(Dataset entries)
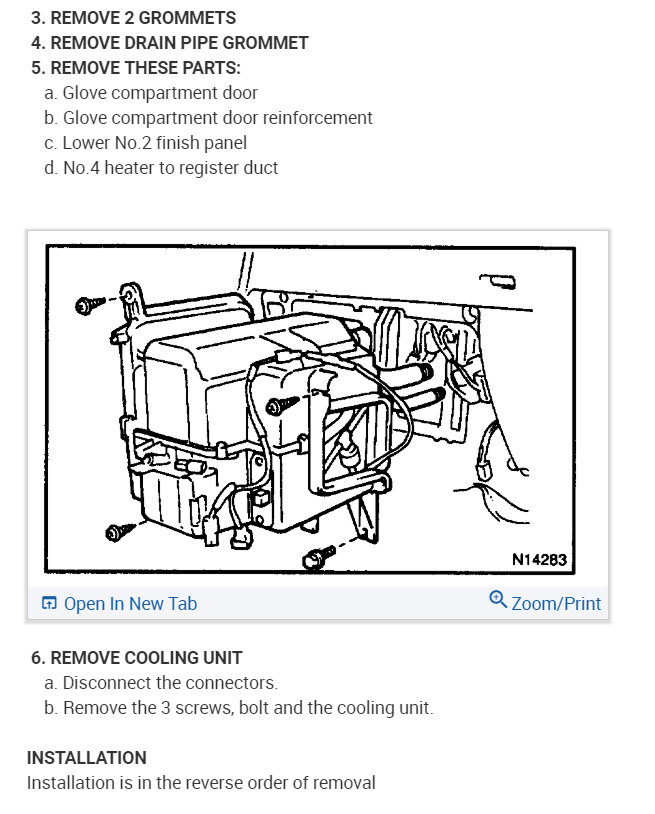 3. REMOVE 2 GROMMETS
4. REMOVE DRAIN PIPE GROMMET
5. REMOVE THESE PARTS:
a. Glove compartment door
b. Glove compartment door reinforcement
c. Lower No.2 finish panel
d. No.4 heater to register duct

N14283

Open In New Tab
Zoom/Print

6. REMOVE COOLING UNIT
a. Disconnect the connectors.
b. Remove the 3 screws, bolt and the cooling unit.

INSTALLATION
Installation is in the reverse order of removal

> _Problem_
Repeat each entry precisely as it appears. Leave the pictures out.

> _Exercise answer_
 3. REMOVE 2 GROMMETS
4. REMOVE DRAIN PIPE GROMMET
5. REMOVE THESE PARTS:
a. Glove compartment door
b. Glove compartment door reinforcement
c. Lower No.2 finish panel
d. No.4 heater to register duct

N14283

Open In New Tab
Zoom/Print

6. REMOVE COOLING UNIT
a. Disconnect the connectors.
b. Remove the 3 screws, bolt and the cooling unit.

INSTALLATION
Installation is in the reverse order of removal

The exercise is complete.